Go. You needn't buy a
ticket. (The event is all but sold out anyway.) Tens of thousands
of fans will be coming to the U.S. just to mill about, to
hole up in a bar, to sample the atmosphere. Find 'em. Chat
'em up. Tell 'em how Pippen is good-for-nothing and Bonilla
is humorously
overpaid, and they'll tell you about some blight-on-the-pitch
lad with a lousy work rate who isn't worth his kit in
transfer fees and should have never been capped. You may
not entirely understand one another, but you'll each be
airing a universal
gripe.
Let's not kid ourselves: The World Cup is here simply
because FIFA believes the time has come to crack the
world's richest consumer market. But whether we're
witnessing a birth or a burial shouldn't be the focus of
the next four weeks. To dwell on that
now would be a little like getting tickets to a Royal
Shakespeare Company production of Romeo and Juliet and
spending the whole evening wondering if Kevin is going to
make it with Winnie on The Wonder
Years.
When we go abroad, then we can turn into misanthropes.
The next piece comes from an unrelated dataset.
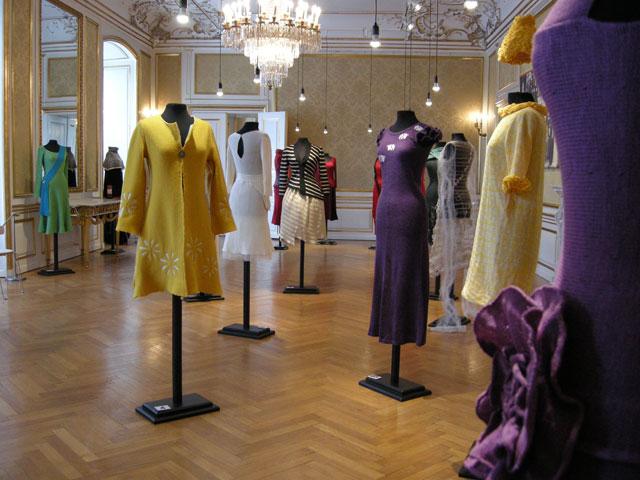 på Amalienborgmuseet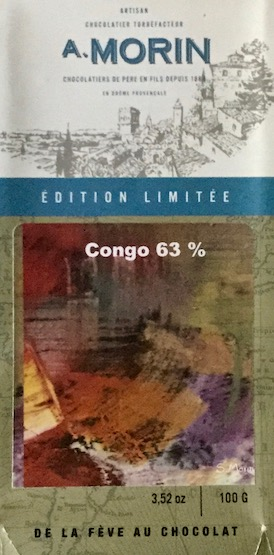 Chanchamayo 63%<br>Chanchamayo Blanc<br>Mexique La Joya<br>Congo 63%<br>Thanh Long Lait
We
can be offended at the naked lady in the pharmacy window
and kvetch that the newspapers don't carry the complete
major league box scores. But we aren't hitting the road
this month. We're the
world's host, and our visitors come bearing a cherished gift.
This World Cup thing, it matters to them. As we watch them
demonstrate how much, a surprising thing may happen: It may
end up mattering to
us.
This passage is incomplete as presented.